Top of Data for the task

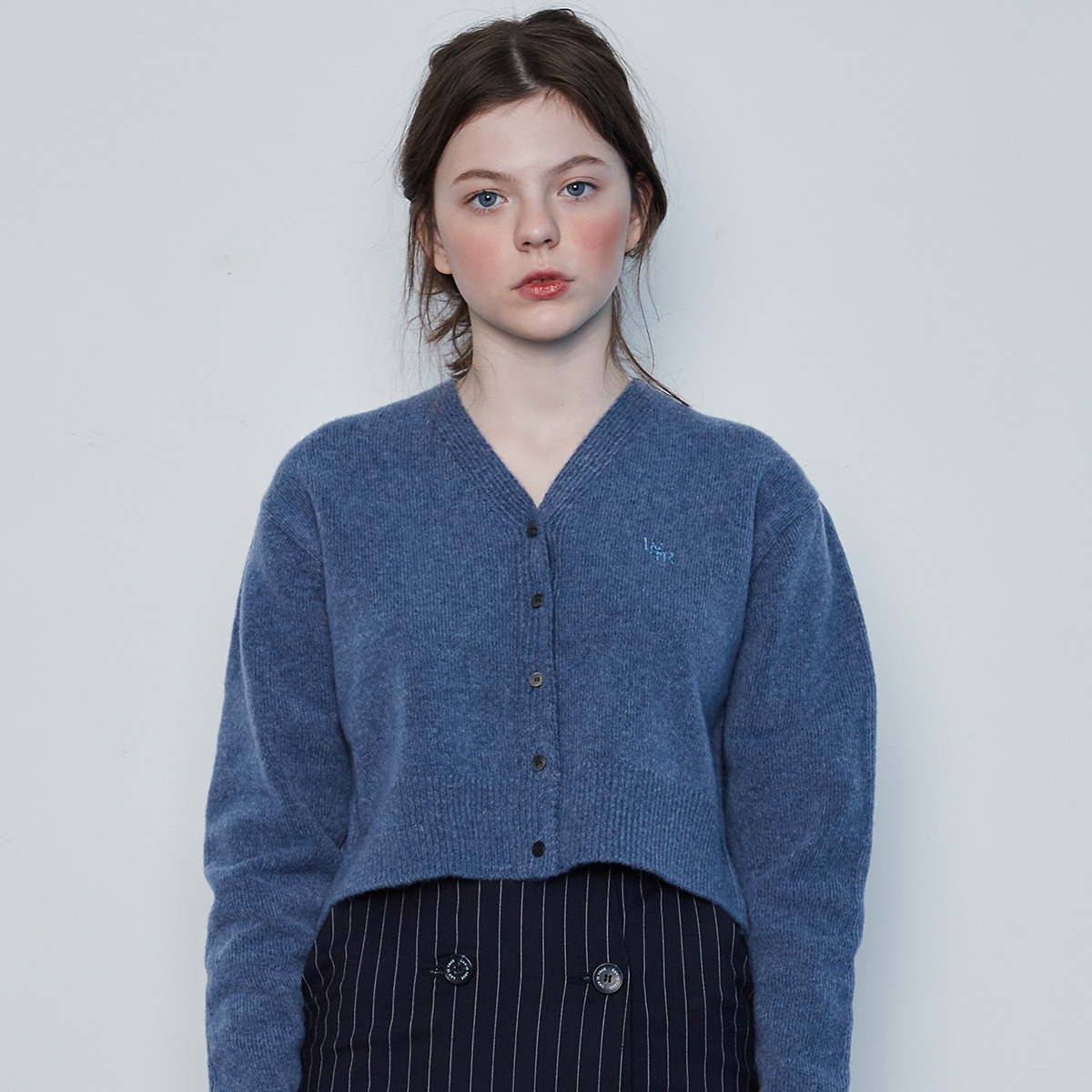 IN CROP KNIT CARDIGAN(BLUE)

Bottom of Data for the task
Top of Data for the task

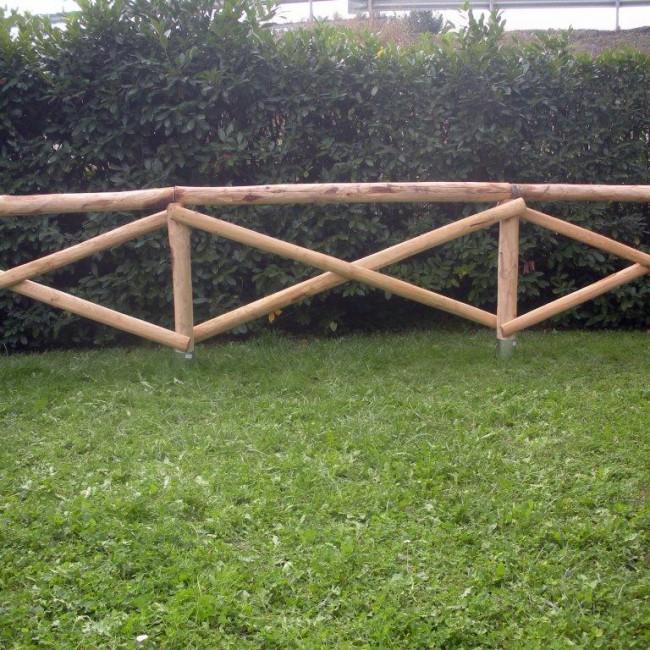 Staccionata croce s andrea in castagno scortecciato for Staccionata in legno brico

Bottom of Data for the task
Top of Data for the task

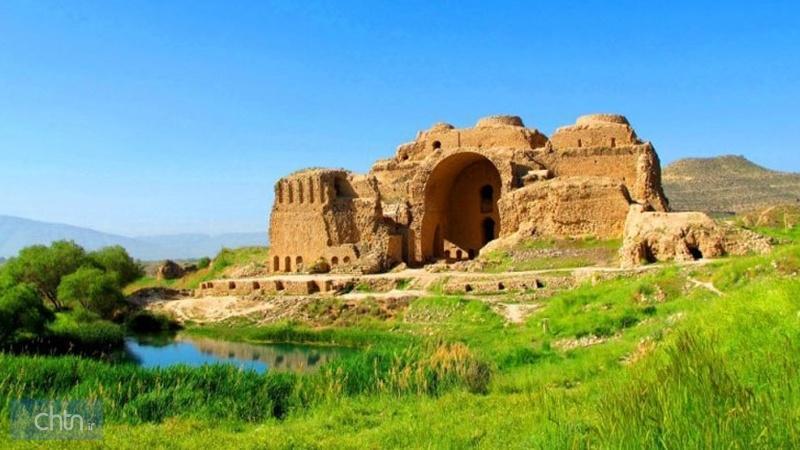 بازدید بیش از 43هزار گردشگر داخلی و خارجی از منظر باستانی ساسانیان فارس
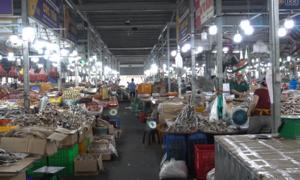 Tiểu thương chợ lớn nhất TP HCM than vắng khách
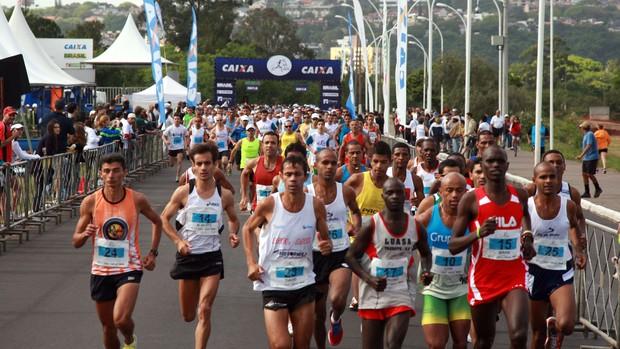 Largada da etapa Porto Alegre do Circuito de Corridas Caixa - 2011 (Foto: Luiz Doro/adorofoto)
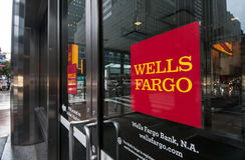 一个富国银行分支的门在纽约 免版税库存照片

Bottom of Data for the task

Exercise requirements: Pictures excluded, transcribe the listing above exactly from the line with "Tiểu thương chợ" through the line with "一个富国银行分支的门在纽约 免版税库存照片", and no further.

Task solution:
 Tiểu thương chợ lớn nhất TP HCM than vắng khách
 Largada da etapa Porto Alegre do Circuito de Corridas Caixa - 2011 (Foto: Luiz Doro/adorofoto)
 一个富国银行分支的门在纽约 免版税库存照片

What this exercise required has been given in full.